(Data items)

+===+

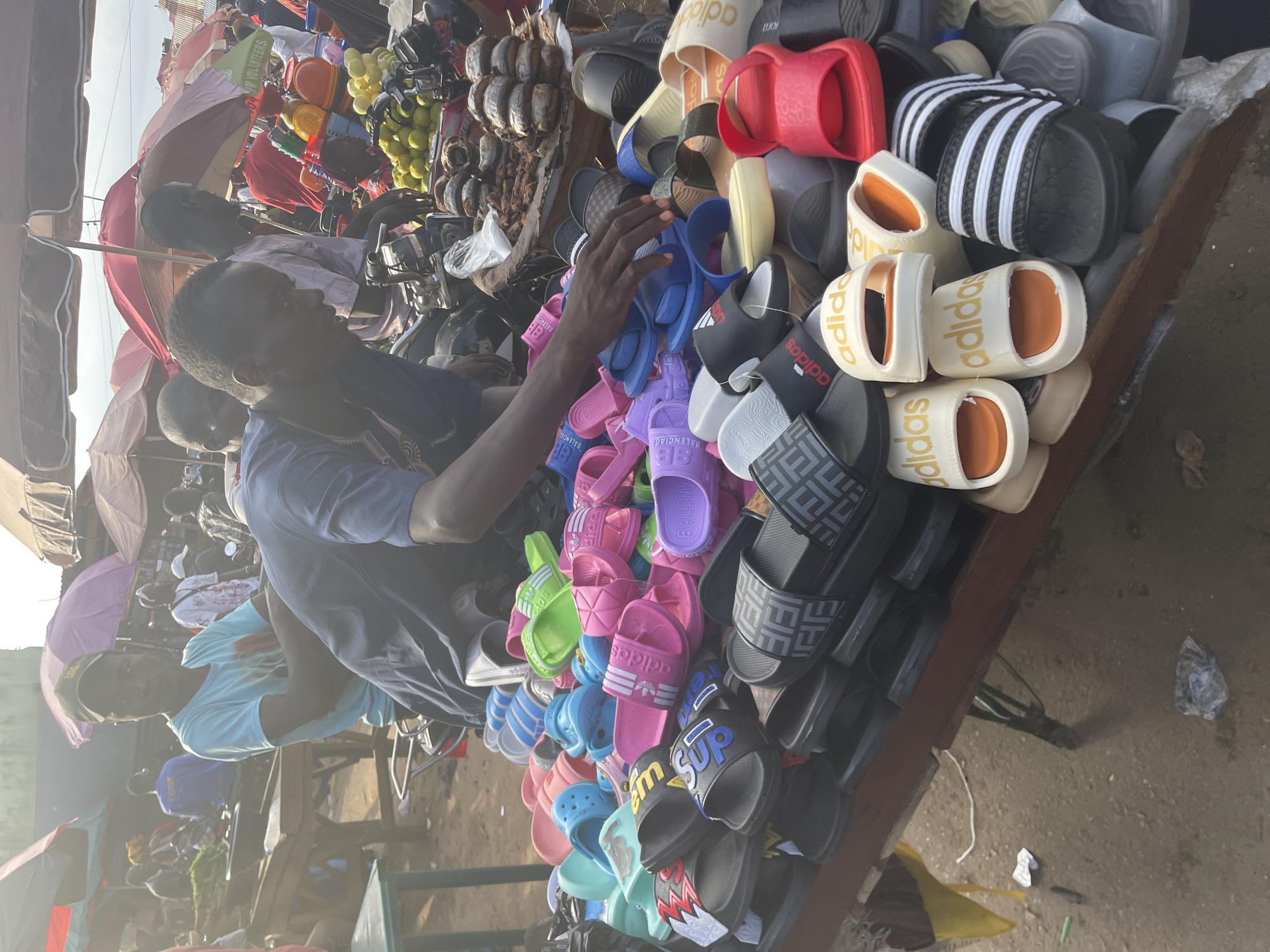The image captures a vibrant market scene in Akwanga, Nigeria. A man wearing a blue shirt is sorting through a large pile of colorful sandals displayed on a wooden table. The sandals are various styles and brands, including Adidas, Balenciaga, and others. The market is busy, with people and various goods under umbrellas visible in the background. Other items for sale, like fruits and possibly coconuts, are also seen in the background, indicative of a bustling marketplace environment. The ground appears to be dirt or paved and litter can be found. The overall impression is that of a lively, open-air market characteristic of many African cities.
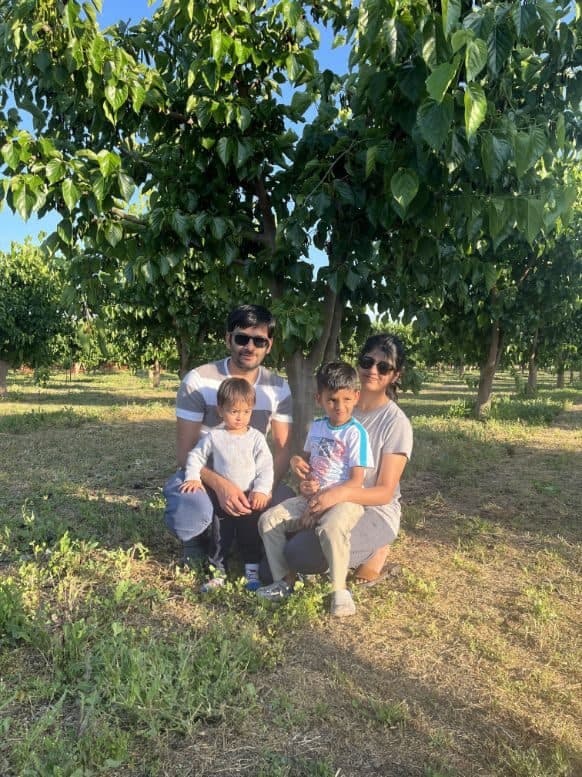 Una pareja se arrodilla junto a dos niños pequeños bajo un árbol de moras entre las hileras del huerto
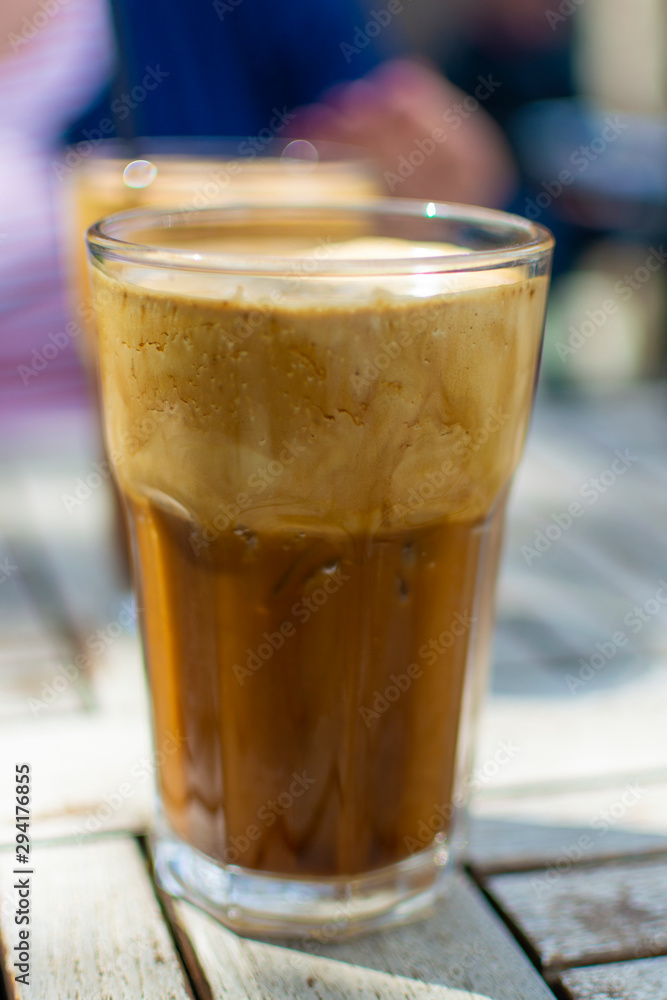 Traditional greek cold coffee Frappe made from water, instant coffee and ice cubes Traditional greek cold coffee Frappe made from water, instant coffee and ice cubes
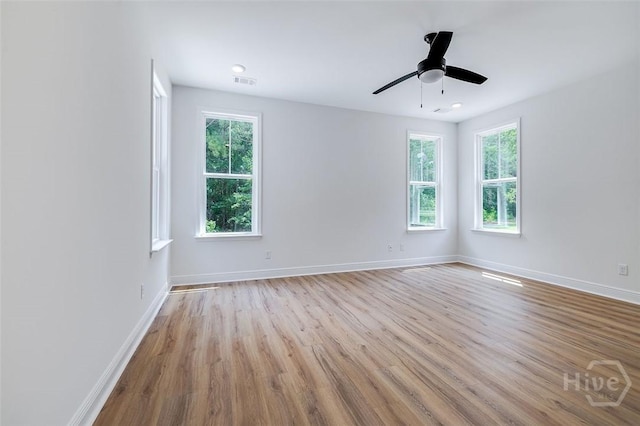 201 Dean Dr, Guyton, GA 31312 - unfurnished room with plenty of natural light, wood finished floors, and ceiling fan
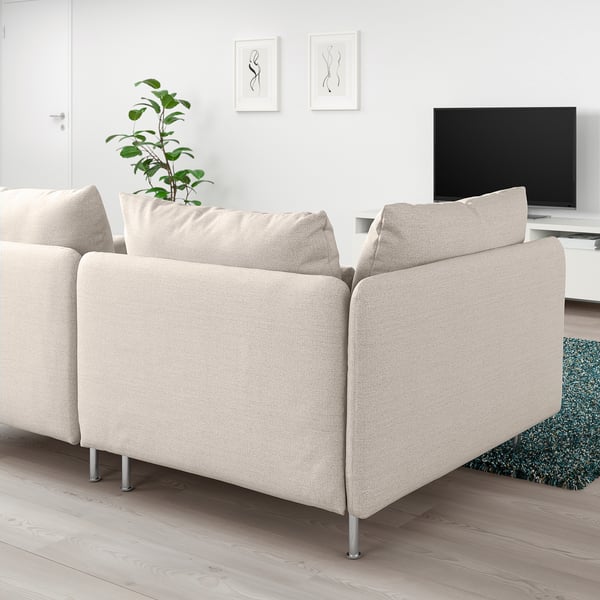 Modern beige SÖDERHAMN sectional sofa, large, in minimalist living room. Accented by green rug and plant.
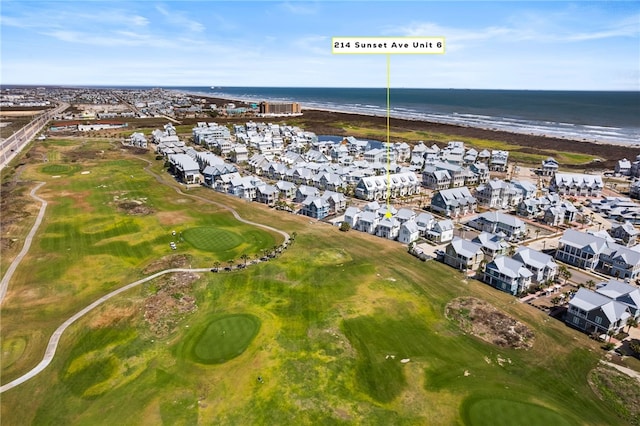 birds eye view of property with golf course view, a water view, and a residential view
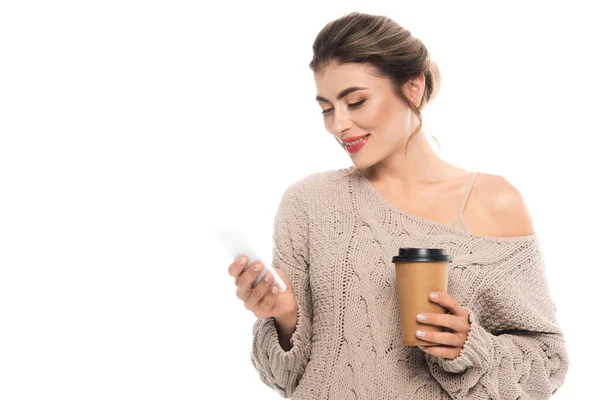 Stylische Frau im Strickpullover, Kaffee to go in der Hand, während sie auf dem Handy chatten isoliert auf weiß — Stockfoto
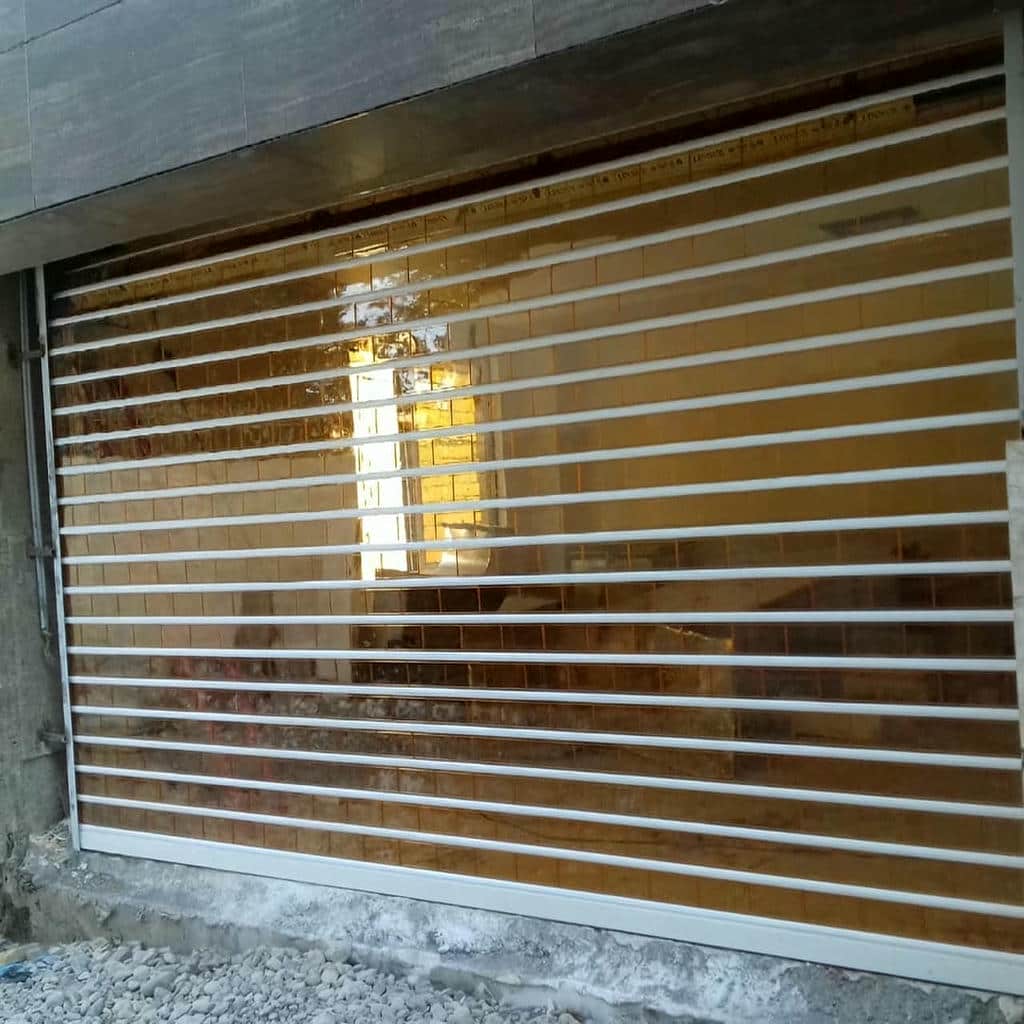 کرکره برقی پارکینگ خودرو ساختمان با موتور مناسب تردد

+===+

Rewrite every one of the records with "sandals" changed to "shoes" and nothing else altered. Leave out the pictures and give only the text.

The image captures a vibrant market scene in Akwanga, Nigeria. A man wearing a blue shirt is sorting through a large pile of colorful shoes displayed on a wooden table. The shoes are various styles and brands, including Adidas, Balenciaga, and others. The market is busy, with people and various goods under umbrellas visible in the background. Other items for sale, like fruits and possibly coconuts, are also seen in the background, indicative of a bustling marketplace environment. The ground appears to be dirt or paved and litter can be found. The overall impression is that of a lively, open-air market characteristic of many African cities.
 Una pareja se arrodilla junto a dos niños pequeños bajo un árbol de moras entre las hileras del huerto
 Traditional greek cold coffee Frappe made from water, instant coffee and ice cubes Traditional greek cold coffee Frappe made from water, instant coffee and ice cubes
 201 Dean Dr, Guyton, GA 31312 - unfurnished room with plenty of natural light, wood finished floors, and ceiling fan
 Modern beige SÖDERHAMN sectional sofa, large, in minimalist living room. Accented by green rug and plant.
 birds eye view of property with golf course view, a water view, and a residential view
 Stylische Frau im Strickpullover, Kaffee to go in der Hand, während sie auf dem Handy chatten isoliert auf weiß — Stockfoto
 کرکره برقی پارکینگ خودرو ساختمان با موتور مناسب تردد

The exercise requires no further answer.